課題内容:
尾瀬と中条第二病院をめぐる県議会質疑の本文を、最後の文の次から引き継いで書き進めてください。

本文:
尾瀬の豊かな自然を後世に残していく必要があると考えるが、新・尾瀬ビジョンに対する所見を伺う。
答 今回のサミットで、改めて尾瀬の自然のすばらしさを認識した一方で、平成29年度の入山者数はピーク時に比べて半数以下の約28万人となっており、尾瀬に対する関心が薄れてきているとも感じた。
「新・尾瀬ビジョン」の実現に向け、全関係者が連携して取り組むことで、尾瀬への関心を引き上げるとともに、環境の保全と適正な利活用を進め、尾瀬のすばらしい自然を持続的に保全し、次世代につなげていきたいと考えている。
尾瀬の様子(写真提供:一般財団法人魚沼市観光協会)
福祉・医療
中条第二病院の役割と、厚生連への対応方針は
問 県では、厚生連と協議の上、平成28年度から、中条第二病院の事業損失額に対して、新たな制度を創設し、運営継続を支援してきたが、十日町・中魚沼地域で唯一の精神科医療を提供する中条第二病院の役割に対する所見と、厚生連への今後の対応方針を伺う。
答 中条第二病院は、十日町・津南地域において唯一の精神科医療を提供する公的病院として、公益性の高い医療サービスを担っていると認識しており、県は厚生連に対し、引き続き病院の存続に向け、最大限の努力を続けるよう要請した。
なお、厚生連では診療所化に向け、入院患者の転院調整が行われていると聞くが、これらの対応は、患者や家族など関係者の理解と信頼が何よりも重要と考えている。
いずれにしても、十日町・津南地域における精神科医療の安定的な提供に向け、医師の配置も含めた今後の経営展望等を聞ながら、引き続き可能な支援を検討していく。

レコード一覧:
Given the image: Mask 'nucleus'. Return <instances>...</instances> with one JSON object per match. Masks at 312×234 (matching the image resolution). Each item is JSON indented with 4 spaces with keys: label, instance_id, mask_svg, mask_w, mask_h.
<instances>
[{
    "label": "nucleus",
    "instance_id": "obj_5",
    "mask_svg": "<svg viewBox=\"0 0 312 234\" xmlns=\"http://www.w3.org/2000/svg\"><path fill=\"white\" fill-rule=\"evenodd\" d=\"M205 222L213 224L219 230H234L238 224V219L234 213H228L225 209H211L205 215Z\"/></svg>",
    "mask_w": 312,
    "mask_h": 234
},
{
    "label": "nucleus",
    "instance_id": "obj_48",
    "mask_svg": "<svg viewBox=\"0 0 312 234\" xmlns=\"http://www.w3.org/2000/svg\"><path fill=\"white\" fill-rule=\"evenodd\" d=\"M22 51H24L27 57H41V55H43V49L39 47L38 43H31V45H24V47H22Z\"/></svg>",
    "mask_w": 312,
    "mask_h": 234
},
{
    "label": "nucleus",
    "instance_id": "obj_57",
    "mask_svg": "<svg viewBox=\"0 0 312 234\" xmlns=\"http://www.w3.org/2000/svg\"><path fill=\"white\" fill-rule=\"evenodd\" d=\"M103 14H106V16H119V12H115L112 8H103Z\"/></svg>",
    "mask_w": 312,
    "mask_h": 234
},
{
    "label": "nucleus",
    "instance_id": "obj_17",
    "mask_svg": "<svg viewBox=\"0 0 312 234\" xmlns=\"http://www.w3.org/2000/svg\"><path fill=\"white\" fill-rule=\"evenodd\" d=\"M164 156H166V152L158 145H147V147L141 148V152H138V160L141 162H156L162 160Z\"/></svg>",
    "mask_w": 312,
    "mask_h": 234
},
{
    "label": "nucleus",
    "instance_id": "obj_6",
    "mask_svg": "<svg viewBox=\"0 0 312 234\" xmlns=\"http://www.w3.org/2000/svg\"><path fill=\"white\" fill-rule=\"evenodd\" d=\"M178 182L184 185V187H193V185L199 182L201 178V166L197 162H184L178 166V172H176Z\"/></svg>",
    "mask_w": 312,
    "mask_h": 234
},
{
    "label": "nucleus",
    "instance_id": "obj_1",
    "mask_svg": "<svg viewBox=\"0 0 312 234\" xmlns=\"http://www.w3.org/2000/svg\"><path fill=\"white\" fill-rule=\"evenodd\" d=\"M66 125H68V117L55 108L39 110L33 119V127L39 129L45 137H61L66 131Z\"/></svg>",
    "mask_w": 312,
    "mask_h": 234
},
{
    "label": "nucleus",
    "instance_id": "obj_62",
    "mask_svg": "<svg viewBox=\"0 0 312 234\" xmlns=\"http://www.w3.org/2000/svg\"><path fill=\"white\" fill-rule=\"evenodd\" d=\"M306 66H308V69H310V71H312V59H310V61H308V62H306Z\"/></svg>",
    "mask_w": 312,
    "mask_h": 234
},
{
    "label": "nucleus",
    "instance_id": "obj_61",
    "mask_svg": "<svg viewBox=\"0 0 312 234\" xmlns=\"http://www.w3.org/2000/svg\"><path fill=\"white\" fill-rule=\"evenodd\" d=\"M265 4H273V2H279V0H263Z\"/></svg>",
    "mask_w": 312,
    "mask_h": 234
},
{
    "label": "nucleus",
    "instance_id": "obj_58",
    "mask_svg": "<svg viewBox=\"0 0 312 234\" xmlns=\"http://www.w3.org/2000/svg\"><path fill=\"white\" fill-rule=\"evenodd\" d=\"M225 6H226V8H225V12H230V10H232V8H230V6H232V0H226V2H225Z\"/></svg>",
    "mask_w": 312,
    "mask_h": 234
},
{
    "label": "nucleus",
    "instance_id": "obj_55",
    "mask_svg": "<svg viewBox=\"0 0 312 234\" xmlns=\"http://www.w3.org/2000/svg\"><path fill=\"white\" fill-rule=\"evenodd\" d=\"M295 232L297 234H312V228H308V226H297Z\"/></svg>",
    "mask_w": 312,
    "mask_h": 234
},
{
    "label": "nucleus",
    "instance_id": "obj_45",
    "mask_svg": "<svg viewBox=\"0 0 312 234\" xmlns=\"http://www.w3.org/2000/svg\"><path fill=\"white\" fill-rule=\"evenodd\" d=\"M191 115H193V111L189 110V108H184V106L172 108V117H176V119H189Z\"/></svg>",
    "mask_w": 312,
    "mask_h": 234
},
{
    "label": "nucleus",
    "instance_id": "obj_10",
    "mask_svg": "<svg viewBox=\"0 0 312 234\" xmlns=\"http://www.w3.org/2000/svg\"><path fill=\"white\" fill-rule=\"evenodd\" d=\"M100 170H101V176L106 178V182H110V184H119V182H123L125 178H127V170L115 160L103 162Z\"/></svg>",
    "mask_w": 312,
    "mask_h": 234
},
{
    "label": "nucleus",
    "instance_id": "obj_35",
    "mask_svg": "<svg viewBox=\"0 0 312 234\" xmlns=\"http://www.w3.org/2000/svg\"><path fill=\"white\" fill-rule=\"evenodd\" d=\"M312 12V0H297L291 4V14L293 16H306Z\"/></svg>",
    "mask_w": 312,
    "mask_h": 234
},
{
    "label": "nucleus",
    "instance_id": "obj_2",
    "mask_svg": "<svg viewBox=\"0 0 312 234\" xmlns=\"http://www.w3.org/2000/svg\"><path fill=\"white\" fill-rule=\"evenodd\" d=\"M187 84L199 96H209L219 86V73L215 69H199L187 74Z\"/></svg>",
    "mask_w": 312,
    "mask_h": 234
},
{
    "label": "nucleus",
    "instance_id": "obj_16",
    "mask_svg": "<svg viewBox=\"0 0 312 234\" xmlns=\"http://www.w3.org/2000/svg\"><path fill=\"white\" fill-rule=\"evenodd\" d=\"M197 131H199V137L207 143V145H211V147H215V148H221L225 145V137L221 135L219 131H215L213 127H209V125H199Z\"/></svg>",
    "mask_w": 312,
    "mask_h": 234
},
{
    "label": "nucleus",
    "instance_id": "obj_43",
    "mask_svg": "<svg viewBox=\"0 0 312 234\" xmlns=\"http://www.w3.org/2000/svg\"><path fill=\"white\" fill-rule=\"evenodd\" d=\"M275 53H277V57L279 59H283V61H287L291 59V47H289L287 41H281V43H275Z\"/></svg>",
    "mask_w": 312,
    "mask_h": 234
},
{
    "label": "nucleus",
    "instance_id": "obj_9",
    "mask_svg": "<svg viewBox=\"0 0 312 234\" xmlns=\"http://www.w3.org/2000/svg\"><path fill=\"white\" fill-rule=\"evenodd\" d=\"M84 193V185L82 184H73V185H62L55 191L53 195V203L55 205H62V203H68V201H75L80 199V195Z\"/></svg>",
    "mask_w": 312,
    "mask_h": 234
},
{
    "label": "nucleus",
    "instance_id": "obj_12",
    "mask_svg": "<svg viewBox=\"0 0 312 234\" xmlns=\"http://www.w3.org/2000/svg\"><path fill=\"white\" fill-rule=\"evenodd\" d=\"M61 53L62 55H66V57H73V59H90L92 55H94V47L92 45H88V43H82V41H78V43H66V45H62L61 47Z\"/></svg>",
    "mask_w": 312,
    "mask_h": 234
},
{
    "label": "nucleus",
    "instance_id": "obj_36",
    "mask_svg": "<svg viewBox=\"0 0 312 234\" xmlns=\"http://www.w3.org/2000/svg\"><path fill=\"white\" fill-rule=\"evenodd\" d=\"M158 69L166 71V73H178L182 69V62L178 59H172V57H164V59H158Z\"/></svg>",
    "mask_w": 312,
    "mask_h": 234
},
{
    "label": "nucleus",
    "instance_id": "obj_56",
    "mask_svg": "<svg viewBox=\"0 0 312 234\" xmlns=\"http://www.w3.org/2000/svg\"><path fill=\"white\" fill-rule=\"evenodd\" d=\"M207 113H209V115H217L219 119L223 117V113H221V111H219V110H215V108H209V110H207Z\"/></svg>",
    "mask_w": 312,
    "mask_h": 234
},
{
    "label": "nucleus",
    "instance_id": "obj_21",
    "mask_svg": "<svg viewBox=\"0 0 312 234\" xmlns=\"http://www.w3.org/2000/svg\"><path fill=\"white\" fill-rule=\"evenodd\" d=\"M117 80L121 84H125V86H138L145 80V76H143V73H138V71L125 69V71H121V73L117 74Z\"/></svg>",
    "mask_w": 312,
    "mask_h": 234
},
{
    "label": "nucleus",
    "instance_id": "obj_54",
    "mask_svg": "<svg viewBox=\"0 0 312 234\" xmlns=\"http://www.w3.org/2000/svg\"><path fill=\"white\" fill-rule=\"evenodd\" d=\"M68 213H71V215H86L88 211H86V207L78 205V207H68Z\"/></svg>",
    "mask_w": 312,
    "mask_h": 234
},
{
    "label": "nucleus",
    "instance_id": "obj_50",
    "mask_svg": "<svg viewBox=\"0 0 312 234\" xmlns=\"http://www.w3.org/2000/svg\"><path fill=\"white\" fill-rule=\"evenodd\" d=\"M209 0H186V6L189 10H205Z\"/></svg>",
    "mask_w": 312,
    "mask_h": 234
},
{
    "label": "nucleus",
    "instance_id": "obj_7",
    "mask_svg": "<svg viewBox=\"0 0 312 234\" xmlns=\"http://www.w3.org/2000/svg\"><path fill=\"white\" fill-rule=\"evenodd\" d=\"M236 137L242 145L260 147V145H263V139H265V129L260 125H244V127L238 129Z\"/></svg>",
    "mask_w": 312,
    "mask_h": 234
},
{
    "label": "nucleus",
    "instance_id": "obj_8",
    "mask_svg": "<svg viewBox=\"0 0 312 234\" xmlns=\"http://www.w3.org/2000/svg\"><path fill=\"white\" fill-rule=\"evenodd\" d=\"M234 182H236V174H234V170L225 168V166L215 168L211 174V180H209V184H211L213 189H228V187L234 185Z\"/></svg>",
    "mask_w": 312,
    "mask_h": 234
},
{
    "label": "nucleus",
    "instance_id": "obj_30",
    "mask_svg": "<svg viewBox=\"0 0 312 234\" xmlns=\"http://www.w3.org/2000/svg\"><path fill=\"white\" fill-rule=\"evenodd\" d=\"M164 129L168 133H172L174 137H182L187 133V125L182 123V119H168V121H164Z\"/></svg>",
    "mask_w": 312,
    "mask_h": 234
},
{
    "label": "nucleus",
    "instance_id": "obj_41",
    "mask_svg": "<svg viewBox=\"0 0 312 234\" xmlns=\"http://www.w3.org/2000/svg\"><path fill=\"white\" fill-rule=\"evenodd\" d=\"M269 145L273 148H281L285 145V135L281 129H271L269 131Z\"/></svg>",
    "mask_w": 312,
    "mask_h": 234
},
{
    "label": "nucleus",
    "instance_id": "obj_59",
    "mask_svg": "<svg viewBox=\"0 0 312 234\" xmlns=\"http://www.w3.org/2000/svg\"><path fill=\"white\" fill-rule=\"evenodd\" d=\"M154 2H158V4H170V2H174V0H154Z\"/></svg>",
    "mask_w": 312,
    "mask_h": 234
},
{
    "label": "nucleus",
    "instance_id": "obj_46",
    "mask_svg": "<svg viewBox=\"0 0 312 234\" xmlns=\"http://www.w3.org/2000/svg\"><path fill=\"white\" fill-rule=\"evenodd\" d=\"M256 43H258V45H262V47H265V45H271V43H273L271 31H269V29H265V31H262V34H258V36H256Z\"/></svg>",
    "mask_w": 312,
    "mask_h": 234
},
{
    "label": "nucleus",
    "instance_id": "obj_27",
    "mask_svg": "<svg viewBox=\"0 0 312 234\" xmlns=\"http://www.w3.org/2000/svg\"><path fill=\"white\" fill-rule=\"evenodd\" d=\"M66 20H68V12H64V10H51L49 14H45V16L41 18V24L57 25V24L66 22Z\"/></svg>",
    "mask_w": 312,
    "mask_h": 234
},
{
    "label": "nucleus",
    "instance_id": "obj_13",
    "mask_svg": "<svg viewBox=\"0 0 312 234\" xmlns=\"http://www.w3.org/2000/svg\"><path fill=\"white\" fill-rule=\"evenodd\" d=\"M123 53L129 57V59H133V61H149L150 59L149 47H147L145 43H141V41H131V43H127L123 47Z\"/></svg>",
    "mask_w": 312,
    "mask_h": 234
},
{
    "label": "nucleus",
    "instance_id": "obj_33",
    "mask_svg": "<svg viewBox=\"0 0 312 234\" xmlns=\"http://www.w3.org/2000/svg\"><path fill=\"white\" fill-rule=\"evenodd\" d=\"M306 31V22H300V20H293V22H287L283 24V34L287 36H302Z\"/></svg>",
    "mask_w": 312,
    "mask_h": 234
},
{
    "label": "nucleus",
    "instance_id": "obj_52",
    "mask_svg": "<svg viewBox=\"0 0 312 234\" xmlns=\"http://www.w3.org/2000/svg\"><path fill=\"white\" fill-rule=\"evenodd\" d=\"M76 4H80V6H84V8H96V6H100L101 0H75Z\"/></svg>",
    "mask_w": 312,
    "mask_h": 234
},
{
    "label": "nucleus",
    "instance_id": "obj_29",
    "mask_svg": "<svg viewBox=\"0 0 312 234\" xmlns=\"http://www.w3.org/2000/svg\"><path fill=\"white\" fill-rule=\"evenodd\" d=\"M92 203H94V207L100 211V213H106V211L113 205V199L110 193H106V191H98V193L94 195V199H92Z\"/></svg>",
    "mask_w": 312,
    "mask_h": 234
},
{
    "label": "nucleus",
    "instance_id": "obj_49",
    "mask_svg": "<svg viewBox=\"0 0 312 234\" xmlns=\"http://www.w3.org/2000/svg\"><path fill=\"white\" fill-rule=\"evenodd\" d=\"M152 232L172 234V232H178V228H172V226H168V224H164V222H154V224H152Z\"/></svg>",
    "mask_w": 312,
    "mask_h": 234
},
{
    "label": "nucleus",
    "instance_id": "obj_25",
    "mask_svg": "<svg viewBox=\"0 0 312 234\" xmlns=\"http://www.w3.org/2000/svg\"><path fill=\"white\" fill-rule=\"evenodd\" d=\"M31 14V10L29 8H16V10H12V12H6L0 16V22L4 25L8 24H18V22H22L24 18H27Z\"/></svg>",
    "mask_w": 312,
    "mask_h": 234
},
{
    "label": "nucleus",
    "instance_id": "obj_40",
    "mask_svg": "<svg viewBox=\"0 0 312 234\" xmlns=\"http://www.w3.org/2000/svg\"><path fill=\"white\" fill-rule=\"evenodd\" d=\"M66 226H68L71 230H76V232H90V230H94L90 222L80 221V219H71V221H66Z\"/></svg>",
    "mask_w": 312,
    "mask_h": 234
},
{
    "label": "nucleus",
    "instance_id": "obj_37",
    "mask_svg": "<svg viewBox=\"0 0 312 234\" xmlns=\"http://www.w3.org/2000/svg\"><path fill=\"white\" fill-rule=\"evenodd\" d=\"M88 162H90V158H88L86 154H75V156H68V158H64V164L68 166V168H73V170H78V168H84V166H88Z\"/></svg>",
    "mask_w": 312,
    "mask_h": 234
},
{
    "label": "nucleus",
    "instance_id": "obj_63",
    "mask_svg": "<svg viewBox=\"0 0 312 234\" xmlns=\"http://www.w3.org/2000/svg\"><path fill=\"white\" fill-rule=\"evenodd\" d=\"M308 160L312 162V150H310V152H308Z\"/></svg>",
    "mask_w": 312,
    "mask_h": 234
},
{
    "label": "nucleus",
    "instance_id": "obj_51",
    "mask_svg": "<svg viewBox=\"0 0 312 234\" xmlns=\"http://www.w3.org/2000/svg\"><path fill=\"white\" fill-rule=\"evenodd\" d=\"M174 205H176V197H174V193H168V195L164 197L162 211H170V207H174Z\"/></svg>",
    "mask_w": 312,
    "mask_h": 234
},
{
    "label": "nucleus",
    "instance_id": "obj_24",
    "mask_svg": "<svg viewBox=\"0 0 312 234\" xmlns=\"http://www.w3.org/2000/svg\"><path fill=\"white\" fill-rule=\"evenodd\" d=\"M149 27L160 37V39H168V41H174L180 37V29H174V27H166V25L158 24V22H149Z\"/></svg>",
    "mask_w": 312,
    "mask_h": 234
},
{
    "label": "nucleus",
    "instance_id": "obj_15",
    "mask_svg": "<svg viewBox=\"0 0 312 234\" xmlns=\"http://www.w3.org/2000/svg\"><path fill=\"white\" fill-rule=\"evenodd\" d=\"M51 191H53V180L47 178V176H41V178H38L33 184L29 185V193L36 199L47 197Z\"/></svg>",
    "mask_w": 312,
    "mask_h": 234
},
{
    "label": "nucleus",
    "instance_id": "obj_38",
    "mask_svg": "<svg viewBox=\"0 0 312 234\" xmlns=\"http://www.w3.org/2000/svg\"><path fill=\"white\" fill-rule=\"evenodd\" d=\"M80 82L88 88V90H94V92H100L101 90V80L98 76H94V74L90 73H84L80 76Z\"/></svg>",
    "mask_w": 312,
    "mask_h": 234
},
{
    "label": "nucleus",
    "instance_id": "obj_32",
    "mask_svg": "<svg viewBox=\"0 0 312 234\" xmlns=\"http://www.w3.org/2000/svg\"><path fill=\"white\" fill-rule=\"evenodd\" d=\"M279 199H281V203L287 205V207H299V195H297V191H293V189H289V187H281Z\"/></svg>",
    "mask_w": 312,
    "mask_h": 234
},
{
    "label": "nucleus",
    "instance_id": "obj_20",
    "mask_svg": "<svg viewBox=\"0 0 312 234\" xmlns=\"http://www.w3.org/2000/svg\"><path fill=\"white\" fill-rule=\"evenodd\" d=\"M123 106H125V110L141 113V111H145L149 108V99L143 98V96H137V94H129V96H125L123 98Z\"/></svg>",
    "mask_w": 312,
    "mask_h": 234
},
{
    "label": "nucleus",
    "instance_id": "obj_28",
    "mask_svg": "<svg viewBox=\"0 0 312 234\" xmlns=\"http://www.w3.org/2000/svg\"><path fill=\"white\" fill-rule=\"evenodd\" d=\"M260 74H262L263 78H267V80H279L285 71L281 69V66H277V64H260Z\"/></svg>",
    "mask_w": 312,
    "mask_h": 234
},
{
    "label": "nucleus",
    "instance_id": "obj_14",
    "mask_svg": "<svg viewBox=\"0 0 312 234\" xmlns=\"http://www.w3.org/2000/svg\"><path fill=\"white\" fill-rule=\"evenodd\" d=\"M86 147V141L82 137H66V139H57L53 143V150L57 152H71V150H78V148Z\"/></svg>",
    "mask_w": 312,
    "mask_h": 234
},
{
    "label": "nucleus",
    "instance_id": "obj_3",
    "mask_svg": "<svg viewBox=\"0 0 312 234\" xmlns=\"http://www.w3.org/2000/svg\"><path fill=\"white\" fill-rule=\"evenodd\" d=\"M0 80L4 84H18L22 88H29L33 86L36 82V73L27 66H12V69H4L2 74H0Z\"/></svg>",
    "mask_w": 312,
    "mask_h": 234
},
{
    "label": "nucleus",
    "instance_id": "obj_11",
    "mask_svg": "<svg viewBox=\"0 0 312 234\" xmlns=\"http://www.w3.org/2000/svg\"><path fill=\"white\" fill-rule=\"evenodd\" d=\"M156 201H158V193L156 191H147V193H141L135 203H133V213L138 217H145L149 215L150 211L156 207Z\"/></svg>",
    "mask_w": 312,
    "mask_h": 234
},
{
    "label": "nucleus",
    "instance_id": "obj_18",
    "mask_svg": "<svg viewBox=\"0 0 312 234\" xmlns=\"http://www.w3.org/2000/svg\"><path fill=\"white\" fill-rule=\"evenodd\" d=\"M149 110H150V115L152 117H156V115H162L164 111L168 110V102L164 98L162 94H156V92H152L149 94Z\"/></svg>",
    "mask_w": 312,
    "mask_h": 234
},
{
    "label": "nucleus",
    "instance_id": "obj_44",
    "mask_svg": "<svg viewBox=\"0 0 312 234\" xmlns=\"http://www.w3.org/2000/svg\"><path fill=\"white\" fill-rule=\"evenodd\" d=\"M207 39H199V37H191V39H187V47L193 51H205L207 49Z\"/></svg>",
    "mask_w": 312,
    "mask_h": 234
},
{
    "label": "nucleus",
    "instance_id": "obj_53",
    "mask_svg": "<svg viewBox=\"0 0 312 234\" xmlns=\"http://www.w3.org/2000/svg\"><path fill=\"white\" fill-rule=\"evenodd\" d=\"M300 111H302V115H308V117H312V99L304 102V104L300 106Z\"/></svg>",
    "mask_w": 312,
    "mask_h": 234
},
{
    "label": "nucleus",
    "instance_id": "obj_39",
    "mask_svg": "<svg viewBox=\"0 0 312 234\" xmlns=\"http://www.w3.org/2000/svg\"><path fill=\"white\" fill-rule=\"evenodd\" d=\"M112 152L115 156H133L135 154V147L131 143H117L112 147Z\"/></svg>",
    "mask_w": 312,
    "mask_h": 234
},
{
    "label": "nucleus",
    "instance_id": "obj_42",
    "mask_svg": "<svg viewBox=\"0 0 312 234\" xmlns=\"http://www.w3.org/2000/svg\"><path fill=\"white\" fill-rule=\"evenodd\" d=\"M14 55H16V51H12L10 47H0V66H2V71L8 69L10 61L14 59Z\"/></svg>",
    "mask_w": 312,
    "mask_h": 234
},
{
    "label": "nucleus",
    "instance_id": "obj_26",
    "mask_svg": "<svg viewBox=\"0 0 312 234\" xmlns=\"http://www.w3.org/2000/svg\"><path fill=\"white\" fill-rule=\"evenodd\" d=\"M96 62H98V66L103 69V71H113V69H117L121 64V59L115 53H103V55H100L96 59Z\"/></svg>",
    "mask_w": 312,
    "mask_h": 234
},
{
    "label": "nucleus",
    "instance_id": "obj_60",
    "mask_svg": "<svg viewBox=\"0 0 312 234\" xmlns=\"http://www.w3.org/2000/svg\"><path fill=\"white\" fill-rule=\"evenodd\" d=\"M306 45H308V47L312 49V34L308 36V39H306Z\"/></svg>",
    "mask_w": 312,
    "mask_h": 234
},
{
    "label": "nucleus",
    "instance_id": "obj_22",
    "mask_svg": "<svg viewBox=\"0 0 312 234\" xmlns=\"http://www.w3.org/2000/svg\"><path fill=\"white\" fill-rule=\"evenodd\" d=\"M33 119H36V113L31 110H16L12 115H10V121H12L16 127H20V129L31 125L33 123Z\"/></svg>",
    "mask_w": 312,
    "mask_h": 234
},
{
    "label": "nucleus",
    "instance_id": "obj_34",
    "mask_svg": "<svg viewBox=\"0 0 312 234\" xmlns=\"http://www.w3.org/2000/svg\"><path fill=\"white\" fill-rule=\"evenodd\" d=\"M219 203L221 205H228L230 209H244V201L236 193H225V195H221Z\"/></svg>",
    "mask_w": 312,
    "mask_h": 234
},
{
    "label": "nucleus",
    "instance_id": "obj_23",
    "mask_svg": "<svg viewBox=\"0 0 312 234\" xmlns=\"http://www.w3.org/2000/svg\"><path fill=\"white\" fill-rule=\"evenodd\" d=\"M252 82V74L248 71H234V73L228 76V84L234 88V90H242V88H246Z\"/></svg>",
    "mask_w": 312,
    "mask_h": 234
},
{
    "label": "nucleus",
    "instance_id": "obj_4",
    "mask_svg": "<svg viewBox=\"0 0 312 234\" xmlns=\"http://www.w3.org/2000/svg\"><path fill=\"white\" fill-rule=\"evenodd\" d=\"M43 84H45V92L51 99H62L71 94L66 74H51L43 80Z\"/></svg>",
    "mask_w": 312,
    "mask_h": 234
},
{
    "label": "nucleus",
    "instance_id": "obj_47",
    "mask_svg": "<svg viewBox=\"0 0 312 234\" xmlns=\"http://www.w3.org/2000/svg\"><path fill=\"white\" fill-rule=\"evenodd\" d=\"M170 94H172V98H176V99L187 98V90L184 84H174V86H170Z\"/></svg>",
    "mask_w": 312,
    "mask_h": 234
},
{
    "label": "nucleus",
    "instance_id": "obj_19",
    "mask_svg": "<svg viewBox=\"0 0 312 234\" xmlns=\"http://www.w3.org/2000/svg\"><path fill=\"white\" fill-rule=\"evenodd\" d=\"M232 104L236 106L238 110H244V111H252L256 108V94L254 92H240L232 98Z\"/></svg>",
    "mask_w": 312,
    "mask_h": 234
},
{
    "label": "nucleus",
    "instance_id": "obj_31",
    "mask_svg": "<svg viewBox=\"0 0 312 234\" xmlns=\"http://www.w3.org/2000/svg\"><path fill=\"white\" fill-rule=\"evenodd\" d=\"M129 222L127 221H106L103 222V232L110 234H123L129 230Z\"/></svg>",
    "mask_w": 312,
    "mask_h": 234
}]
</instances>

本課題の解答:
社会的養育体制の充実に向けた取組は
問 児童福祉法は、家庭で適切な養育を受けられない場合の代替養育は、里親など家庭と同様の環境を原則とし、また、「新しい社会的養育ビジョン」では、家庭養育原則を実現するための里親委託の推進など、社会的養育体制の充実が提言されている。今後、法やビジョンに示された社会的養育体制の充実に向けて、どのように取り組むのか、所見を伺う。
答 家庭で適切な養育を受けられない子どもに対し、これまでも、家庭と同様の環境である里親家庭での養育を優先した支援に努め、平成29年3月末時点の里親委託率は42.4%と、全国で最も高い。
しかし、児童福祉法等で示された充実した社会的養育体制実現に向けては、さらに里親を増加させると同時に、里親家庭での質の高い養育が必要となる。
そのためには、里親制度への理解を深める取組と併せ、里親が安心して養育にあたれるよう、研修や児童相談所による支援などの取組を充実していきたいと考えている。
児童相談所と警察の情報共有は
問 児童虐待の相談、対応件数は増加し、被害者が死亡する深刻な事件も起こる中での対策強化として、児童相談所と警察の情報を全件共有する県もある。本県として検討などは行っているのか、状況と方針を伺う。
答 児童虐待相談対応件数が大幅に増加し、また、全国で深刻な事件も起こる中、児童相談所と警察の連携のさらなる強化は重要な課題と認識している。
これまでも、国の通知等に基づき情報共有を行ってきたが、必要な情報が迅速かつ確実に共有され、協働して必要な支援が適切なタイミングで行えるよう、対象とする情報の具体的基準や共有のあり方等を取り決める協定の締結を検討している。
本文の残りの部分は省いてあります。